Obwohl die Schirach-Villa kein klassischer Täterort war, wurden hier doch militärische Kooperationen geplant. Gleich zwei Mal besuchte Hitler Schirachs Villa auf der Hohen Warte. Am 28. Februar und am 25. März 1941. Beide Male geht es, wie Sachslehner und Bouchal schreiben, um die Erweiterung des „Dreimächtepakts“. Wie aktuell die Diskussion um eine adäquate Erinnerungskultur ist, zeigt auch der Fall Charlottesville in den USA. In der Stadt mit rund 50.000 Einwohnern im US-Bundesstaat Virginia demonstrierten vor wenigen Wochen Neonazis für den Erhalt des Reiterstandbildes von Robert E. Lee – einem konföderierten General, der im amerikanischen Bürgerkrieg für die Weiterführung der Sklaverei gekämpft hatte. Die Demonstrationen gerieten außer Kontrolle, eine Gegendemonstrantin wurde getötet.

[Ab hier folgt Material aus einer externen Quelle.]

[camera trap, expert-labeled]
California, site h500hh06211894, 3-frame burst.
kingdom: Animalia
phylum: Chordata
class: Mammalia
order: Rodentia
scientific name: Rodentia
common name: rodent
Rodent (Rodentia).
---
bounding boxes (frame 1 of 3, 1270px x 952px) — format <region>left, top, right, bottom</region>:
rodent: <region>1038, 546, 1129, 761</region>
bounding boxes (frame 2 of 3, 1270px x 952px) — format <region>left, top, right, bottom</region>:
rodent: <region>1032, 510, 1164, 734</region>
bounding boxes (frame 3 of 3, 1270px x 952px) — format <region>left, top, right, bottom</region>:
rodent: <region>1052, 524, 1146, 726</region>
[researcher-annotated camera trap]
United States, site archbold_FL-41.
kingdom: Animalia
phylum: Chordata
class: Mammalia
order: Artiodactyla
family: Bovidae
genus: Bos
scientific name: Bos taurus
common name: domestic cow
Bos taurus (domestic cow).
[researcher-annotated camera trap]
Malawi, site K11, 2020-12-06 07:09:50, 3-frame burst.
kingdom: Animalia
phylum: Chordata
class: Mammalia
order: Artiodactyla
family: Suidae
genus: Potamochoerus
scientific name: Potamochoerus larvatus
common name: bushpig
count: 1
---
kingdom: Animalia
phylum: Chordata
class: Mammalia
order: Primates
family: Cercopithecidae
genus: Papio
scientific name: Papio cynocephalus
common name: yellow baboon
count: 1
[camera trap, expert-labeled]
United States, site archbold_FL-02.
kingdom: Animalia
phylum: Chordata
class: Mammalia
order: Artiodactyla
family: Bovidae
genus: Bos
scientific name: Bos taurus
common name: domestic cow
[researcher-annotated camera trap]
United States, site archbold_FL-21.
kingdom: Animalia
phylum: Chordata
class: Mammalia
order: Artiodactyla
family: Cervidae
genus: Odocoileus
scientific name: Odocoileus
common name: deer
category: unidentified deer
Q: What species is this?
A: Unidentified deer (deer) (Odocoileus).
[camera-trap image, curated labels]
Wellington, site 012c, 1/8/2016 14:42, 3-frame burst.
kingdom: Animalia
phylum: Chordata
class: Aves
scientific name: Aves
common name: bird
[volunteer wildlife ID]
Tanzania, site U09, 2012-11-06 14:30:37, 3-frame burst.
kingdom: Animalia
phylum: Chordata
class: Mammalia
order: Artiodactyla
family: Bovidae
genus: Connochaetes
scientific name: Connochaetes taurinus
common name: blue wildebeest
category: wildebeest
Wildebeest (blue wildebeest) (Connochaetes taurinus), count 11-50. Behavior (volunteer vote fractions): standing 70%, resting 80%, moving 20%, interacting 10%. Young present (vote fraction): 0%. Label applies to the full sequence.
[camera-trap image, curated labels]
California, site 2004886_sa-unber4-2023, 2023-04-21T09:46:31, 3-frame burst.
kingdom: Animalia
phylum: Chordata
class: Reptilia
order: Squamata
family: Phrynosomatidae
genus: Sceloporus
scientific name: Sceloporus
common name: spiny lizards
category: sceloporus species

Etwa 700 Skulpturen solcher Südstaatensoldaten gibt es in den USA. Jetzt wollen viele Kommunen diese entfernen lassen – damit sie nicht zum Anziehungspunkt für US-Neonazis werden, wie das Feuilleton der Zeit im August berichtet. Charlottesville ist nicht Wien – die Befürchtungen bleiben aber dieselben.
In die USA muss man aber gar nicht erst fahren, um diese Problematik zu erfassen. Es reicht ein Blick über Wiens Grenzen hinaus. Dass die Kennzeichnung von Täterorten nicht immer problemlos ist, zeigen nämlich auch die Debatten rund um das Hitler-Geburtshaus in Braunau am Inn. „Für Frieden, Freiheit und Demokratie, nie wieder Faschismus, Millionen Tote mahnen“, ist auf einem Mahnmal aus Stein, das vor dem Haus angebracht ist, zu lesen.
Seit Jahren hat die Stadt im Innviertel Probleme mit Neonazis, die zum Hitler-Geburtshaus pilgern. Das Haus steht derzeit leer und soll so bald wie möglich wieder neu belebt werden. Erst kürzlich hat der Verfassungsgerichtshof (VfGH) entschieden, dass der Staat über das Haus verfügen soll. Die bisherige Eigentümerin erhält eine Entschädigungszahlung.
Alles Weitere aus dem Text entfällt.